# [EXERCISE DIRECTIONS]
Only the number is needed. Please count the lines below in which the word "google" occurs.
+===+
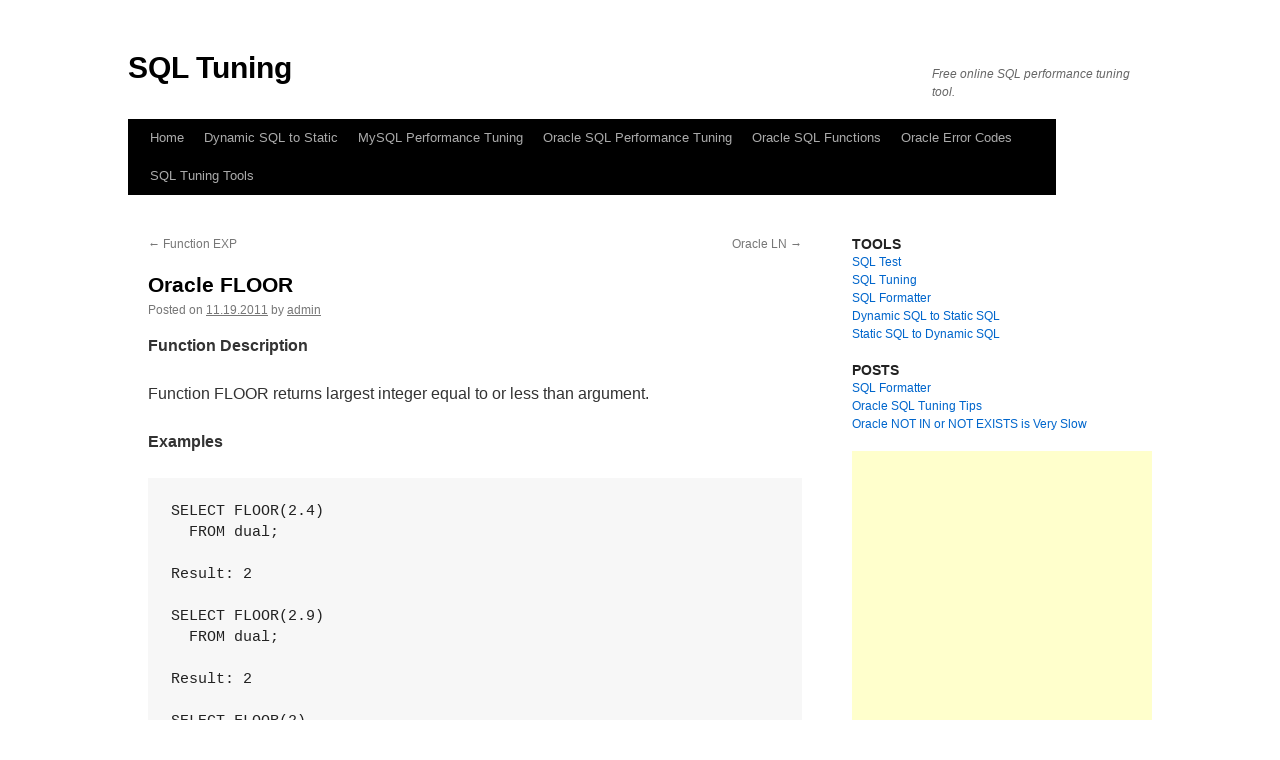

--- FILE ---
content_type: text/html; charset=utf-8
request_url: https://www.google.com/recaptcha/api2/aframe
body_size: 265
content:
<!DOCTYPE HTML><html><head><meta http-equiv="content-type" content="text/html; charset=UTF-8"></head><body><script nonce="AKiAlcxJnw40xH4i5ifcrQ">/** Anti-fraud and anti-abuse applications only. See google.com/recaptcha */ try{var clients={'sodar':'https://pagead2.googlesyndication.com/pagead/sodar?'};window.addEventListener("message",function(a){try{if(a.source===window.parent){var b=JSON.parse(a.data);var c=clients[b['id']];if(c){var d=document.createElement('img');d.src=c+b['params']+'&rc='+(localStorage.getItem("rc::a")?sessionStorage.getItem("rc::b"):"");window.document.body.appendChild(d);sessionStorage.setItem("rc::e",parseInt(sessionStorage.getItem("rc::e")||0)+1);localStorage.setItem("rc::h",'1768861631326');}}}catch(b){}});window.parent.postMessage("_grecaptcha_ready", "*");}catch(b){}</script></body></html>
+===+
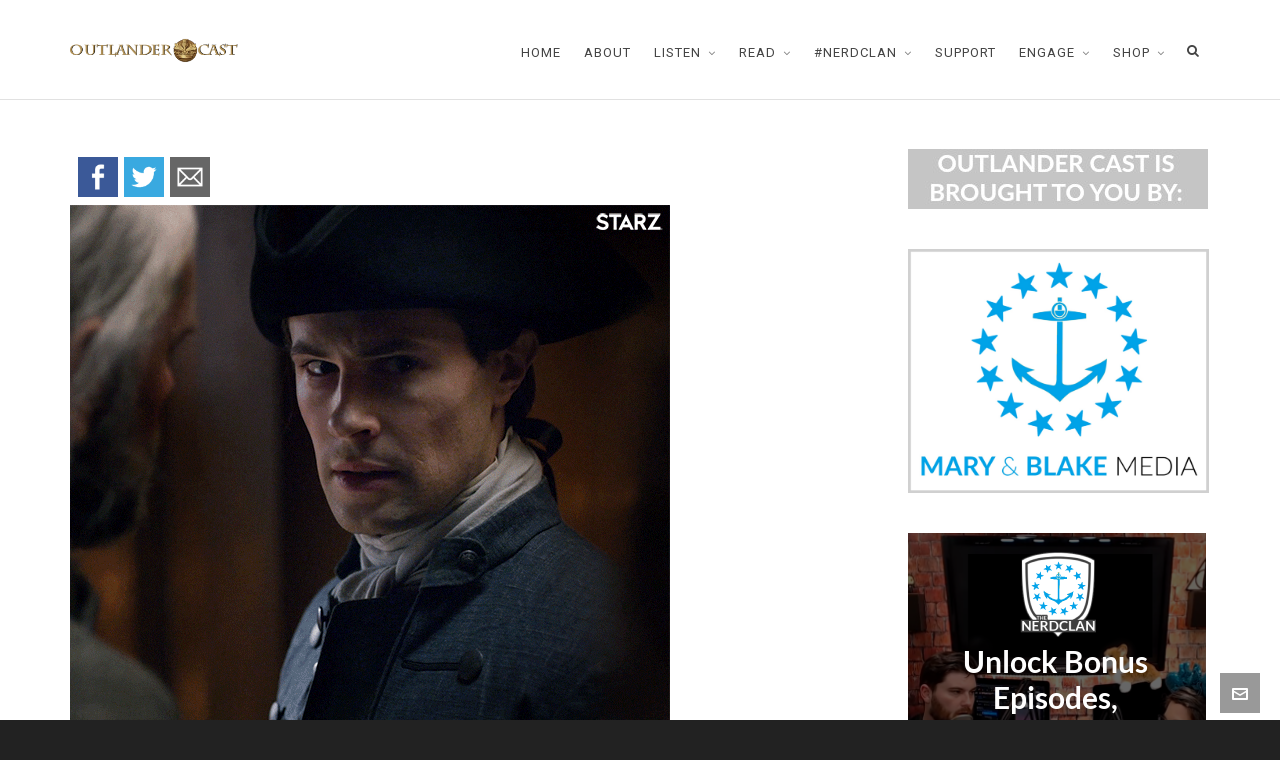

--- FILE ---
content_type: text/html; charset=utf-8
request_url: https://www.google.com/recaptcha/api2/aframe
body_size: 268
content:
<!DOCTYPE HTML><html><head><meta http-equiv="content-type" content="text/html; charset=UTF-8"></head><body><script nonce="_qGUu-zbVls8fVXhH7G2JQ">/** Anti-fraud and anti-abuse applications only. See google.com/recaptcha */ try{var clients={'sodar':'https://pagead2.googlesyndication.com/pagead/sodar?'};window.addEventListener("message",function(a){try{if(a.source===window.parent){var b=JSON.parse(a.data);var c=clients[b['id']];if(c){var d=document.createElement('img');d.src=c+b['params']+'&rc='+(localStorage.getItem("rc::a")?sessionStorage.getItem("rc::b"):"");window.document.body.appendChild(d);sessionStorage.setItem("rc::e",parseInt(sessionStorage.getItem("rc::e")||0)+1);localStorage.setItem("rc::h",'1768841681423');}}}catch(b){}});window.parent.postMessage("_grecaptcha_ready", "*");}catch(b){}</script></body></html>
+===+
# [OUTPUT OF THE TASK]
4